Софья Островская родилась в состоятельной семье в Москве в 1902 году. Она стала первым ребёнком в семье Казимира Владиславовича Островского — московского купца 2-й гильдии — и Анастасии Францисковны Корчак-Михневич, которая принадлежала к польскому дворянскому роду. Вторым ребёнком от этого брака был родившийся в 1905 году мальчик Эдуард. Он сильно отставал в развитии, а в конце жизни страдал серьёзным психическим заболеванием. Отец не любил сына и уделял всё своё внимание маленькой девочке, которая была способным и активным ребёнком — увлекалась танцами, игрой на фортепиано, свободно разговаривала по-французски[1].

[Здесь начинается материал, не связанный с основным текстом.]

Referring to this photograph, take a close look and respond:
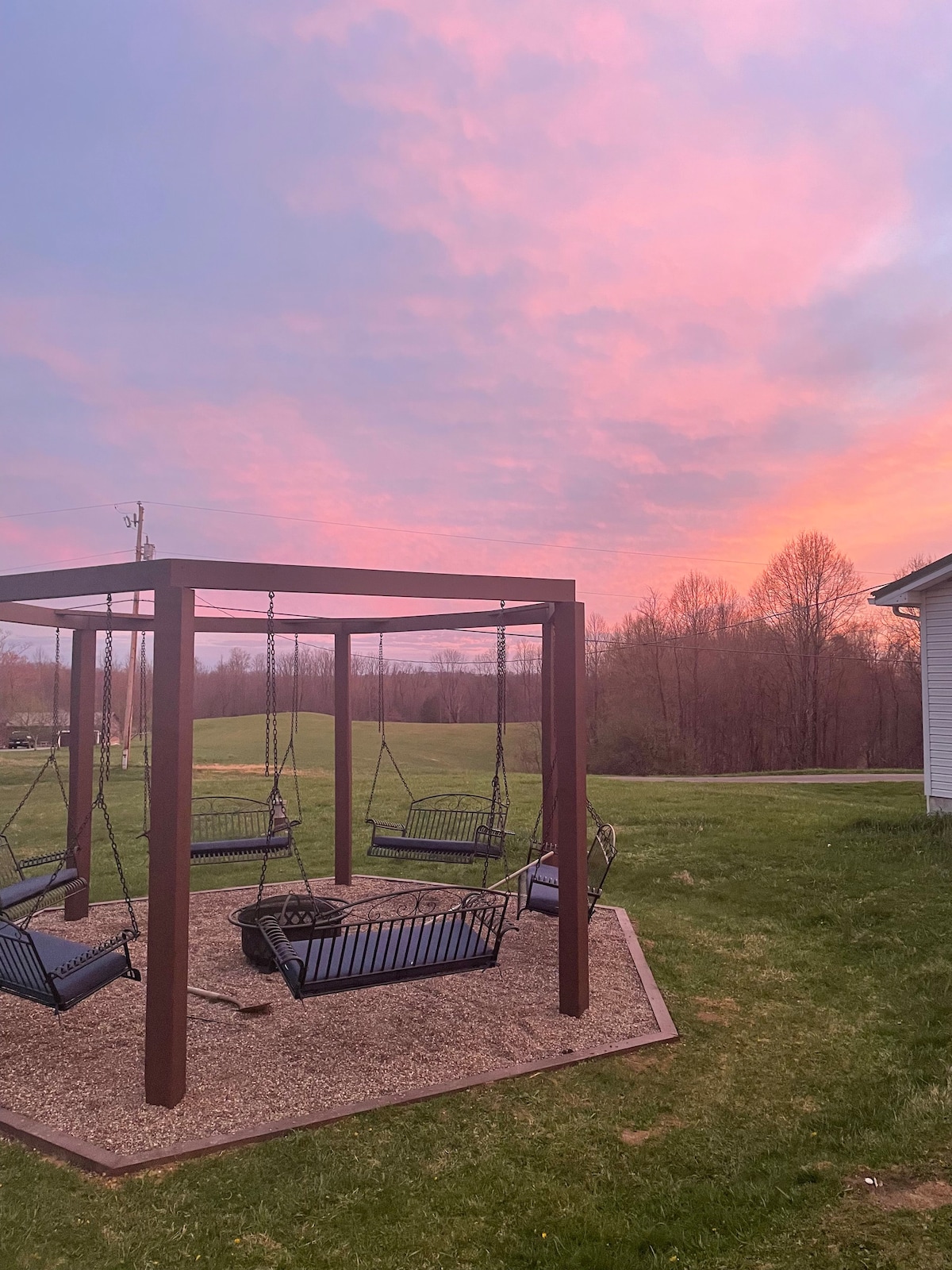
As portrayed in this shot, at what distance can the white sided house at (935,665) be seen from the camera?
11.8 metres

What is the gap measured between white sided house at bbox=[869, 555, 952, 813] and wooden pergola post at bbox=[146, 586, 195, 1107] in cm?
1109

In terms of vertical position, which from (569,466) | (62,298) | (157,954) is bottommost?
(157,954)

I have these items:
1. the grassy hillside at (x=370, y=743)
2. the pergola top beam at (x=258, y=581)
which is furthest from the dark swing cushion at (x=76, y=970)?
the grassy hillside at (x=370, y=743)

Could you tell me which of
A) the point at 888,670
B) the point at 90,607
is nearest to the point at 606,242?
the point at 90,607

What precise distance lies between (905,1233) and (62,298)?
49.4 ft

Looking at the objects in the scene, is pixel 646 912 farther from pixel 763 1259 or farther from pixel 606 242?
pixel 606 242

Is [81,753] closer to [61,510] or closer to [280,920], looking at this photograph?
[280,920]

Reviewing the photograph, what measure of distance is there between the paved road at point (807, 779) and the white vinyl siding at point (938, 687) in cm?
759

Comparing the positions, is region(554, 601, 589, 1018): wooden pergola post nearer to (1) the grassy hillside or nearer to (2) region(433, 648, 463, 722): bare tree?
(1) the grassy hillside

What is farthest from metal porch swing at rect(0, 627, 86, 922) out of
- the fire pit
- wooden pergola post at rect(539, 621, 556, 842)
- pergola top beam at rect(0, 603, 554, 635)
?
wooden pergola post at rect(539, 621, 556, 842)

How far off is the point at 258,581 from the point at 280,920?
2.78 metres

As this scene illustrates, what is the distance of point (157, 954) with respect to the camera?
4125mm

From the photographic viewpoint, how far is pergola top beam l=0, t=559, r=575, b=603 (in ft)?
14.0

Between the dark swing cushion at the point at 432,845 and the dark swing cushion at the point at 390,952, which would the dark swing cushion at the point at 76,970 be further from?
the dark swing cushion at the point at 432,845
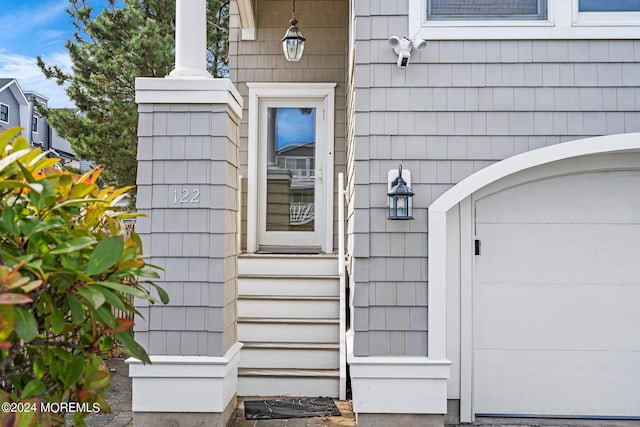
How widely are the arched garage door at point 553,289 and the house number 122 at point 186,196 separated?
1905 mm

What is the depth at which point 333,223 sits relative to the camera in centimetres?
588

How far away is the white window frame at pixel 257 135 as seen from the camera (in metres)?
5.89

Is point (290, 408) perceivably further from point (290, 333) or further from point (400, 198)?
point (400, 198)

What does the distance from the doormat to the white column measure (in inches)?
93.5

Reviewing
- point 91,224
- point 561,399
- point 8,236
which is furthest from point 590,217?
point 8,236

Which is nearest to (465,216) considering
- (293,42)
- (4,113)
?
(293,42)

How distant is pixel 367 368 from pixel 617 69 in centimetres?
251

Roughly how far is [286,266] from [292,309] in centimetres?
48

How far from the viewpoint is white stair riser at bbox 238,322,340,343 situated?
4641mm

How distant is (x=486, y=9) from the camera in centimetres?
370

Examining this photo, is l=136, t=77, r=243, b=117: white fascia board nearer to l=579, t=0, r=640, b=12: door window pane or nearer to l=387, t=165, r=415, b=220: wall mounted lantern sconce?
l=387, t=165, r=415, b=220: wall mounted lantern sconce

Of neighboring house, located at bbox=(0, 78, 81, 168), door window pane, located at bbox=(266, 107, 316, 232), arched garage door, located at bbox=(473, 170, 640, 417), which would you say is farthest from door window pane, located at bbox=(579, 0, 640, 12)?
neighboring house, located at bbox=(0, 78, 81, 168)

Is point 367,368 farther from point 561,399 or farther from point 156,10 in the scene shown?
point 156,10

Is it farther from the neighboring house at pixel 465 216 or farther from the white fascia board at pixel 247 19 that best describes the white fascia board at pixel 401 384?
the white fascia board at pixel 247 19
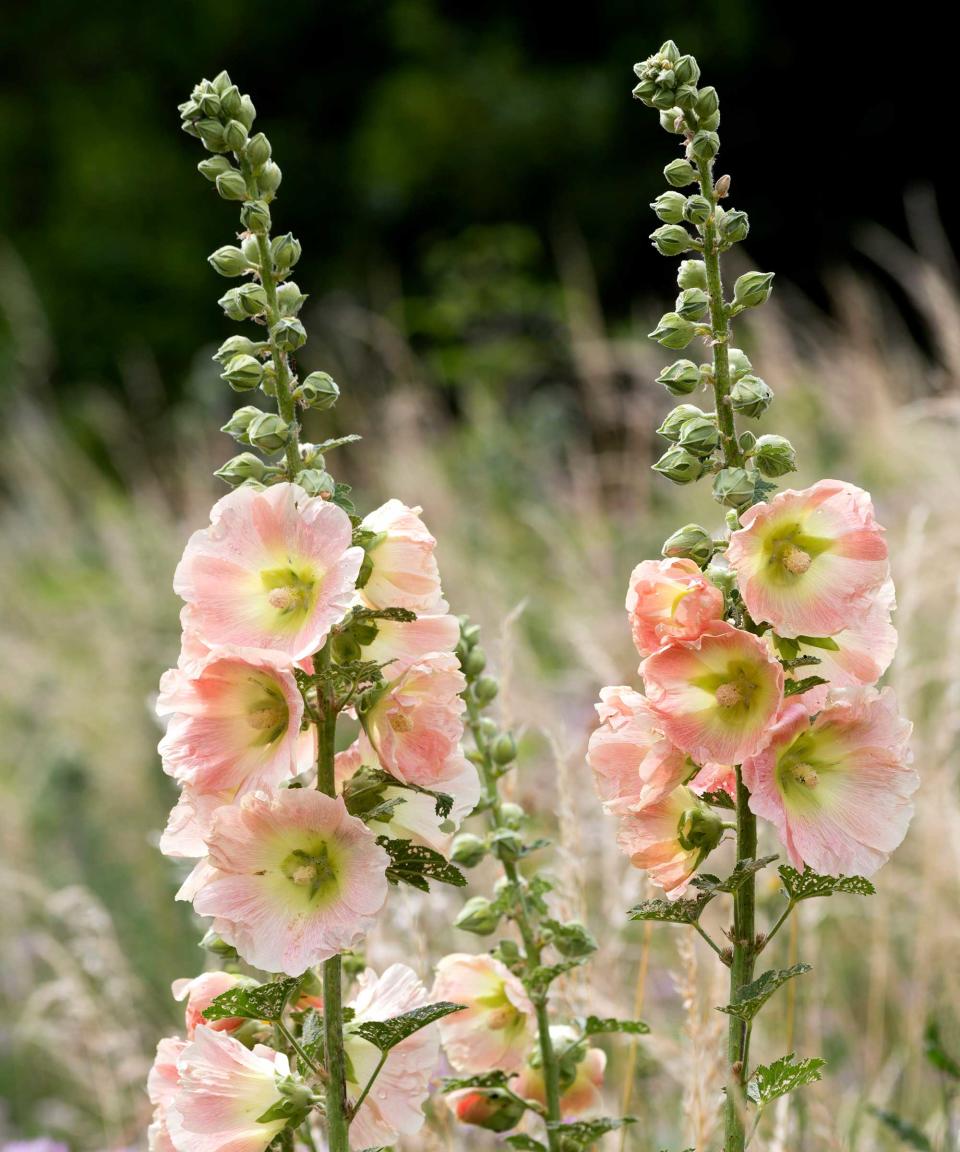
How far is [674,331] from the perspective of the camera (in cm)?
82

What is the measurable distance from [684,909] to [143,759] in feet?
9.17

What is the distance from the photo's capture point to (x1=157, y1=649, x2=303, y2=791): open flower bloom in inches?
30.5

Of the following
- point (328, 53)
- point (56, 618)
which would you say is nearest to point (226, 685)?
point (56, 618)

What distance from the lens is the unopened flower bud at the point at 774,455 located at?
31.6 inches

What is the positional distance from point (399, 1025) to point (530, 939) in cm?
21

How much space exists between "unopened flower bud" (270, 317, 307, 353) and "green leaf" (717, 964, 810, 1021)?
1.42 ft

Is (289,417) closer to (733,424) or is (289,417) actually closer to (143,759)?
(733,424)

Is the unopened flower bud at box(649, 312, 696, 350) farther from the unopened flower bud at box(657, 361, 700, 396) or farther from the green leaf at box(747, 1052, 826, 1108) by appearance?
the green leaf at box(747, 1052, 826, 1108)

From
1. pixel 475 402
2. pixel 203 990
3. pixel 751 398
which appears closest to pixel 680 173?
pixel 751 398

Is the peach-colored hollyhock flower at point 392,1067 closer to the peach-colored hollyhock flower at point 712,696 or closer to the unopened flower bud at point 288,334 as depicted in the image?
the peach-colored hollyhock flower at point 712,696

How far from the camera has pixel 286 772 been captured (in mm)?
759

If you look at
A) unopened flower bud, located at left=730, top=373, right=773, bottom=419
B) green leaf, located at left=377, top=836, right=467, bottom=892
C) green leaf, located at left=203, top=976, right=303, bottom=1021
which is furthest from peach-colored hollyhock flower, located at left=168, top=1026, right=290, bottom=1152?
unopened flower bud, located at left=730, top=373, right=773, bottom=419

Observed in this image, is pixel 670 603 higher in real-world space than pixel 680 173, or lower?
lower

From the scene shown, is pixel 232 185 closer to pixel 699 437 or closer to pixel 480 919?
pixel 699 437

Первым учебным заведением, в котором обучалась Софья Островская, была школа для девочек при римско-католической церкви святых апостолов Петра и Павла в Москве в Милютинском переулке. Островская проучилась в этой школе всего год (1910), а затем переехала с семьёй в Санкт-Петербург в связи с повышением отца. Он работал коммерческим директором, а затем директором-распорядителем Русско-американского акционерного металлического общества. Софья продолжила своё обучение в частной французской гимназии Люси Ревиль, располагавшейся на Ново-Исаакиевской улице. Островская успешно училась, свободное от гимназии время уделяла занятиям музыкой, чтению книг и газет, походам в театр[2].
В 1919 году Островская поступила на факультет общественных отношений исторического отделения III Петроградского университета, который позже вошёл в состав Петроградского государственного университета. Однако поскольку после революции и национализации заводов отца финансовое положение семьи ухудшилось, Софья приняла решение оставить учёбу и поступить на службу в народную милицию, чтобы помогать родителям. Островская была зачислена в командный состав Красной Армии по уголовному розыску. Впоследствии была признана специалистом по следственно-розыскному делу и получила назначение на должность начальника УГРО Мурманской железной дороги и Рыбинстройки. Островская отклонила предложение поступить в Чрезвычайную комиссию Волжского бассейна и Каспийского моря. Она не хотела оставлять мать с болезненным братом и попала под трибунал в связи с подозрением в халатности или хищении государственного имущества (19 банок консервов) (после непродолжительного заключения была оправдана)[3].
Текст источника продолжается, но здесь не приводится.